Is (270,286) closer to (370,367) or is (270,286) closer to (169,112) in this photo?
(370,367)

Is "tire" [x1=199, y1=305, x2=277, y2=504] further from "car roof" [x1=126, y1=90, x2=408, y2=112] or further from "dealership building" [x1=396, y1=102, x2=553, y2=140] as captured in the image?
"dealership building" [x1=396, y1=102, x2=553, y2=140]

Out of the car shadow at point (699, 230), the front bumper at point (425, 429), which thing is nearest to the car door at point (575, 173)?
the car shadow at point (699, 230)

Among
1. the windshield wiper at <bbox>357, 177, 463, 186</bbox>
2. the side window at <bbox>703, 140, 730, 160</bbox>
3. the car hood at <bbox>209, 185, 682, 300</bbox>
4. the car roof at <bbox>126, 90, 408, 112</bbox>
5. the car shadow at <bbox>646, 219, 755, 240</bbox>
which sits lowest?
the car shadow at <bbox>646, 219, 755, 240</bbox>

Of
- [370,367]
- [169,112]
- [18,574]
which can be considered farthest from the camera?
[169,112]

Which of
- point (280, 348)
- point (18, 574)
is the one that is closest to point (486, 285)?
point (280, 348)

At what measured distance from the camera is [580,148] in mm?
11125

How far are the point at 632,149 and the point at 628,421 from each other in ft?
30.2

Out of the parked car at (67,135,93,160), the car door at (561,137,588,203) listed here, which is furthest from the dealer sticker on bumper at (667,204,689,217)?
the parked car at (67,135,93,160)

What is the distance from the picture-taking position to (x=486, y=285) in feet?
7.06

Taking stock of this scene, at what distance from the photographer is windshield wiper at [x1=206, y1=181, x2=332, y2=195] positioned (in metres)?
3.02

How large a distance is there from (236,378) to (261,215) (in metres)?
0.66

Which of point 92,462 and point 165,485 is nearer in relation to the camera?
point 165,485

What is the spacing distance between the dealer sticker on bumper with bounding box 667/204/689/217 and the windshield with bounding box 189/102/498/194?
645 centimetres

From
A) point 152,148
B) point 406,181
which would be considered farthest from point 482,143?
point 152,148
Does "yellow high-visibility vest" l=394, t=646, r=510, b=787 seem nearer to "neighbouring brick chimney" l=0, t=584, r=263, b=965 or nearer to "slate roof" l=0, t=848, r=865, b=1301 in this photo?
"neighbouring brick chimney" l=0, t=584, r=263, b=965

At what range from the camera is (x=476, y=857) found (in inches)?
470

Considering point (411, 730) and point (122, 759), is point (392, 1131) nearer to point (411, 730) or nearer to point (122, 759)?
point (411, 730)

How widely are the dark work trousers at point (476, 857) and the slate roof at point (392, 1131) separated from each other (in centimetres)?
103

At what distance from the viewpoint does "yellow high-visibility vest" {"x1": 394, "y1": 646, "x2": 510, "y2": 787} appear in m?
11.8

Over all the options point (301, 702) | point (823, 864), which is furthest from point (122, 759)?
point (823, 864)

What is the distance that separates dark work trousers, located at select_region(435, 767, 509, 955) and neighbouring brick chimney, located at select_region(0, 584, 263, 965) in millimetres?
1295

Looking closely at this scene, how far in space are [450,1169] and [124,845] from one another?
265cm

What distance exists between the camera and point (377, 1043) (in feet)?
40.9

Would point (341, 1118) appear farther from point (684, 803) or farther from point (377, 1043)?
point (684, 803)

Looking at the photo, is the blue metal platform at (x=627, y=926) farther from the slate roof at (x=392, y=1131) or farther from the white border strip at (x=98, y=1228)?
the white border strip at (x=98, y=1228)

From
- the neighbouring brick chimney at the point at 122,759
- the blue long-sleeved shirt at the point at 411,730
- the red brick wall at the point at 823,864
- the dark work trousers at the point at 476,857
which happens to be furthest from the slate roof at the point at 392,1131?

Exercise – Each line from the one containing "What is the distance that" to the end of the listing above should be copied exactly, and nothing else.

Output of the task –
What is the distance that separates dark work trousers, located at select_region(435, 767, 509, 955) and neighbouring brick chimney, located at select_region(0, 584, 263, 965) in millimetres?
1295

Looking closely at this scene, how far in space are [450,1169] and [124,845] from one another?
265cm

What distance exists between the camera and point (377, 1043) (in feet)?
40.9

Would point (341, 1118) appear farther from point (684, 803) or farther from point (377, 1043)?
point (684, 803)

Looking at the photo, is the blue metal platform at (x=627, y=926) farther from the slate roof at (x=392, y=1131) or farther from the white border strip at (x=98, y=1228)?
the white border strip at (x=98, y=1228)

From
- the neighbouring brick chimney at the point at 122,759
- the blue long-sleeved shirt at the point at 411,730
- the red brick wall at the point at 823,864
- the dark work trousers at the point at 476,857
which happens to be furthest from the slate roof at the point at 392,1131?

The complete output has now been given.